Selected workflows get stored as structured JSON that serves as a contract between all participants. During execution, the hub monitors progress, validates results, and can trigger fallback strategies when anomalies occur, which matters most for multi-stage workflows combining simulations with physical experiments.
1,600 tools and counting
The team built their Internal Discovery Platform on SCP, offering over 1,600 interoperable tools. Biology dominates at 45.9%, followed by physics at 21.1% and chemistry at 11.6%. The remainder covers mechanics and materials science, mathematics, and computer science.
By function, computational tools lead at 39.1%, databases at 33.8%. Lab operations account for just 7.7%, suggesting the wet lab integration is more aspirational than comprehensive at this stage.
Tools range from protein structure prediction and molecular docking to automated pipetting instructions for lab robots. The protocol defines standardized device drivers for integrating instruments, though the actual adoption among equipment manufacturers remains unclear.
The dry-wet integration promise
The case studies outlined in the paper sound impressive on paper. In one scenario, a scientist uploads a PDF containing a lab protocol. The system extracts experimental steps, converts them to machine-readable format, and runs the experiment on a robotic platform with validation and error handling.
Another demo shows AI-controlled drug screening: starting with 50 molecules, the system calculates drug-likeness scores and toxicity values, filters by defined criteria, prepares a protein structure for docking, and identifies two promising candidates. The entire process runs as an orchestrated workflow where various SCP servers collaborate on database queries, calculations, and structural analyses.
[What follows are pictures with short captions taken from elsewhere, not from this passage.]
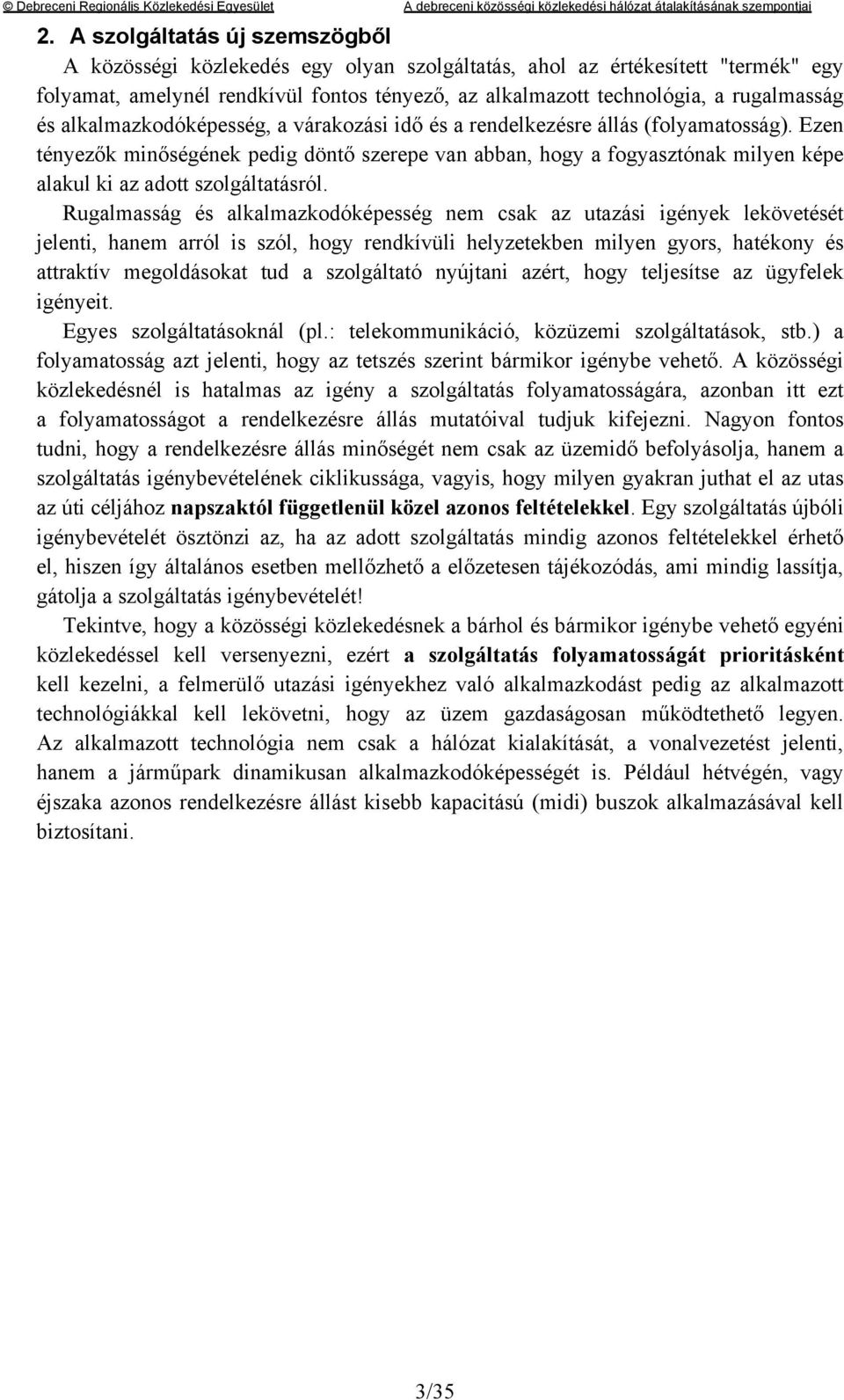 Ezen tényezők minőségének pedig döntő szerepe van abban, hogy a fogyasztónak milyen képe alakul ki az adott szolgáltatásról.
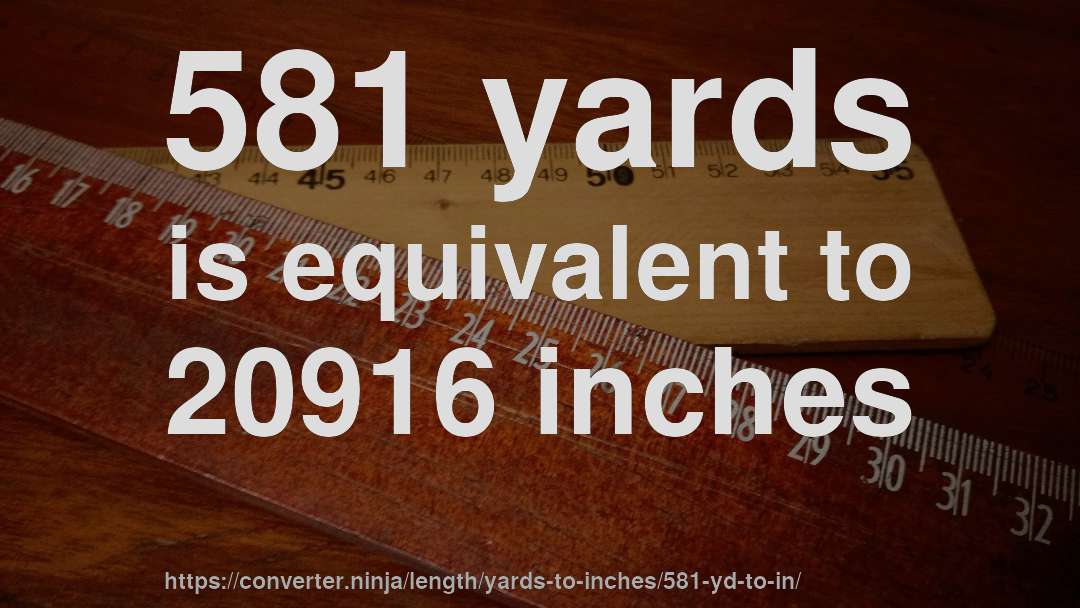 581 yards is equivalent to 20916 inches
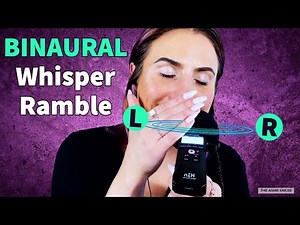 ASMR Binaural Whisper Ramble DEEP in Your Ears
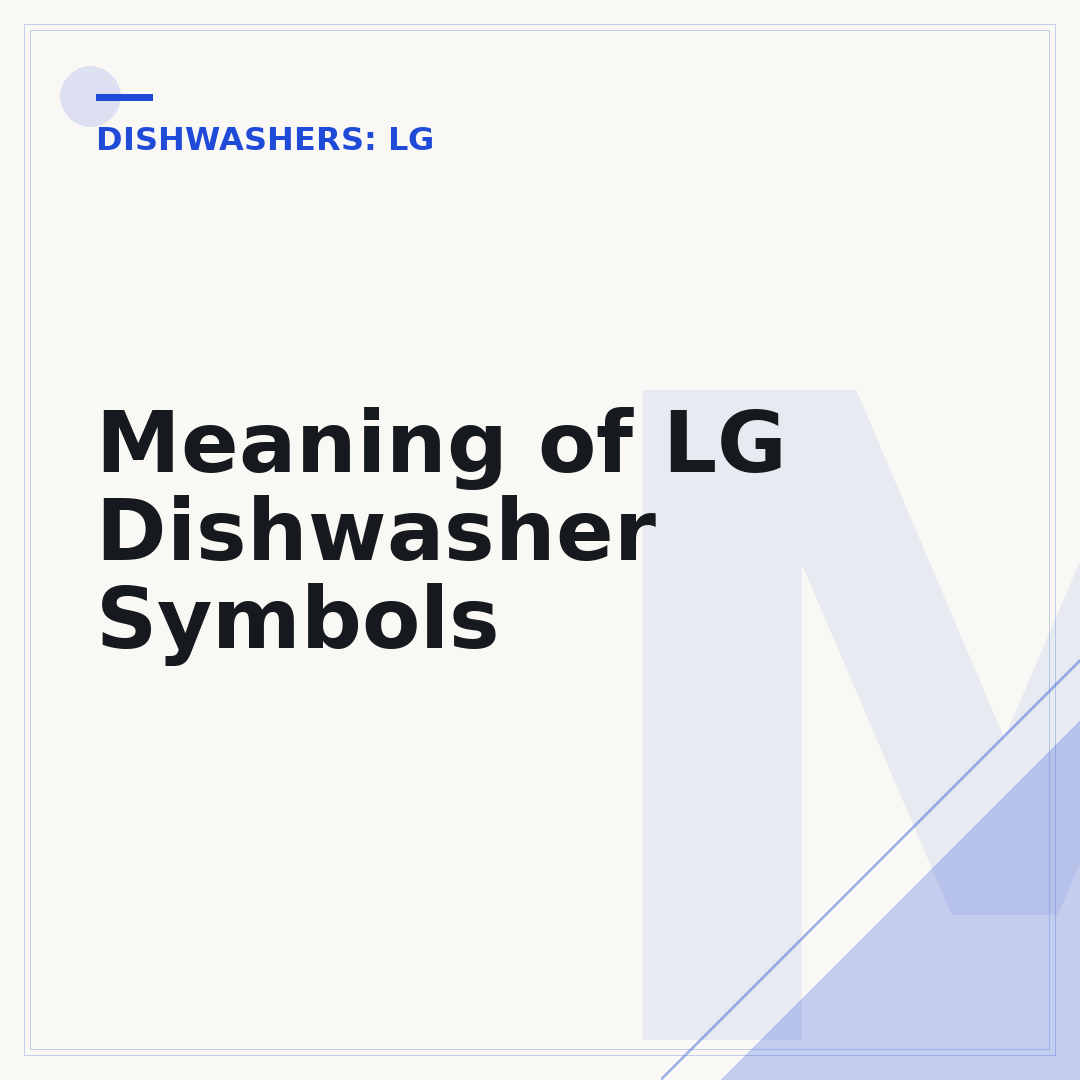 Meaning of LG Dishwasher Symbols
The fluorescent protein engineering case study demonstrates what the researchers call "dry-wet integration," where computational design, automated experimentation, and iterative optimization happen within a single, reproducible pipeline. SCP provides the orchestration layer connecting these steps.
What's missing
The paper doesn't address several obvious concerns. Security and access control get mentioned but the details are thin. Fine-grained authentication and authorization are promised, but how this works across institutional boundaries with varying data governance requirements isn't clear.
The tool ecosystem skews heavily toward computational resources. Physical lab integration, the headline feature, represents a small fraction of current capabilities. And the case studies demonstrate potential rather than proven deployments.
The protocol is released under the Apache License 2.0. For researchers interested in testing, the team points to the SCP Square on their Intern-Discovery platform, where they host a ready-to-use SCP Hub with a public registration interface.